> **Exercise set**:
#1 In the course guide on finding and reading behavior genetics papers, what search tool does the writer prefer for scholarly literature?
#2 Reproduce the passage of the course guide on finding and reading behavior genetics papers word for word, starting at "Throughout the course, you’re" and ending at "the tips below.".

> **Extract provided**:
= Beginning of Section =

Distinguishing between and critically evaluating scholarly and popular sources will be a common task throughout this course.

Learn to identify scholarly versus popular sources by reviewing the materials posted here by the University of Victoria Library.

You should be able to take the Tutorial linked at the bottom of the page without being logged in, just click on ‘Take the Scholarly vs Popular Tutorial here’ and ignore the prompt to log in.

Finding Behavior Genetic Papers

I personally prefer Google Scholar for searching for scholarly literature. Because behavior genetics is defined by a common set of methods, if you’re looking for material related to a particular phenotype, some combination of that phenotype name and a method or two will usually turn up the bulk of the relevant literature - for example, try starting with {phenotype} heritability and {phenotype} genetics, or specific concept/method names, like {phenotype} GWAS or {phenotype} “twin study”. As you find papers that seem relevant, keep track of synonyms that appear for your phenotype, method, or concept - many topics go by a handful of different terms depending on the particular research lab or subfield that they originate from. When you find a paper you like or that is particularly helpful, try looking at the papers that cite it, the papers that it cites, or for other research by the same author(s).

Human behavior genetics is a field that sometimes moves quite rapidly in terms of technological and statistical developments, so papers that are more recent or have larger sample sizes/numbers of participants are generally assumed to be of higher quality or more reliable. But that doesn’t mean that smaller or older studies are not of value. It is important to evaluate any paper holistically, but especially in terms of its methods. Because genetically informative data are expensive (both in terms of the actual cost, as well as time investment), secondary data analysis (or re-analysis) of data is incredibly common. It is hugely likely that the data used for a particular paper of interest for you was not designed or collected specifically for that purpose. No data are ever perfect - we always want more or better data - and no single study is ever definitive. When reading a paper, ask yourself: Did the authors do the best they could with the data and methods available, and are the conclusions they draw reasonable given the strengths and limitations of their particular study? Pay particular attention to how the phenotype was operationalized (that is, defined and measured): Does it seem reasonable (face validity)? Are there any concerns that they might not be measuring well what they’re trying to understand?

General tips for reading

Throughout the course, you’re going to practice reading empirical sources (that is, scholarly sources/papers/articles that report a new analysis of data) using the Empirical Source Summary template, which guides you through identifying key pieces of information in an empirical source, including following the tips below.

Track common themes. As you’re reading the paper, consider which commonly addressed themes apply or are discussed (see the list of Themes from Week 1). Take note of which themes the results support, and which if any they contradict. Recognizing these themes across different papers will help synthesize the information.

= End of Section =

> **Data block**:
= Beginning of Section =

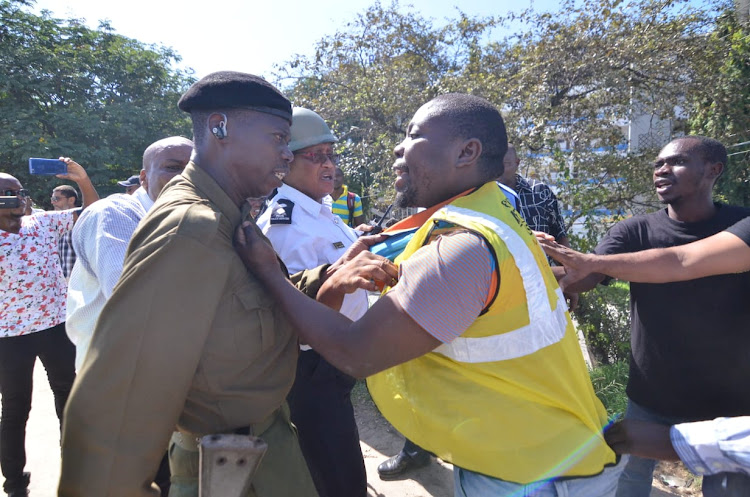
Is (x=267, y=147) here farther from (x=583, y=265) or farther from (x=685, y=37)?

= End of Section =

> **Responses per task**:
#1 Google Scholar.

#2
Throughout the course, you’re going to practice reading empirical sources (that is, scholarly sources/papers/articles that report a new analysis of data) using the Empirical Source Summary template, which guides you through identifying key pieces of information in an empirical source, including following the tips below.